**OBJECTIVE**
Reproduce everything from the first line of the rows below down through the line containing "in sequence from furthest to nearest.", without changing a word.

**EXTRACTED INFORMATION**
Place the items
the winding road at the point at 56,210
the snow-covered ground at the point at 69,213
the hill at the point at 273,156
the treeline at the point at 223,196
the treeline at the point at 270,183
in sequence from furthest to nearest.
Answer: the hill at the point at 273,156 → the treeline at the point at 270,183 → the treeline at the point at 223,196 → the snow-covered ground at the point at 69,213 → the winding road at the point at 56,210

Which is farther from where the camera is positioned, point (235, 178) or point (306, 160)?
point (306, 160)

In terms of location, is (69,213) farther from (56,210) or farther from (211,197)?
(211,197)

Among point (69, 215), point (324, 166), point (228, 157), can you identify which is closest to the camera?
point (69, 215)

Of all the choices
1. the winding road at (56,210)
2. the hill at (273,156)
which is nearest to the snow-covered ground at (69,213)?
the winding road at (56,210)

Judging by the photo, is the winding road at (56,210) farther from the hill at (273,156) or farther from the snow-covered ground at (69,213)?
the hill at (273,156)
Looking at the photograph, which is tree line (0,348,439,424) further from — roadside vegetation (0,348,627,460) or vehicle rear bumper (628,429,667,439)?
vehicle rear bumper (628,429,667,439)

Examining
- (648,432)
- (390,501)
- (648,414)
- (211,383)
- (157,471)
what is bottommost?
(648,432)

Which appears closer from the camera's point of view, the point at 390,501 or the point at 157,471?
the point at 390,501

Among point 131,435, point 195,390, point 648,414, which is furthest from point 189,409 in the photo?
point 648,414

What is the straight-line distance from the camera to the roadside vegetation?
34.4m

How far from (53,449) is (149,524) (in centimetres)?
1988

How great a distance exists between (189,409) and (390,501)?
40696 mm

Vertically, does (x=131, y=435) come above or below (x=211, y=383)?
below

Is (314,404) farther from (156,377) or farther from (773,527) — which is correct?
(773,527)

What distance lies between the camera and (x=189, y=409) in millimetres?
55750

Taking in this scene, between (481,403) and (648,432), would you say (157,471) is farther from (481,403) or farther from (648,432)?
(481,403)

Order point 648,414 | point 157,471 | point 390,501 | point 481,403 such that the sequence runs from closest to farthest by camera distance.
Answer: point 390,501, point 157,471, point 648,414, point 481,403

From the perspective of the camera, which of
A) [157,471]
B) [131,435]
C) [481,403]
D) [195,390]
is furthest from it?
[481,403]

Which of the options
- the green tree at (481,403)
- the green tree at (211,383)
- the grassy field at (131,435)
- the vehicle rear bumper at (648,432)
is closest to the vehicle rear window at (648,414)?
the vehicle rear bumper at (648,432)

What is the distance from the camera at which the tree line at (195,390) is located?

**COMPLETE ANSWER**
Place the items
the winding road at the point at 56,210
the snow-covered ground at the point at 69,213
the hill at the point at 273,156
the treeline at the point at 223,196
the treeline at the point at 270,183
in sequence from furthest to nearest.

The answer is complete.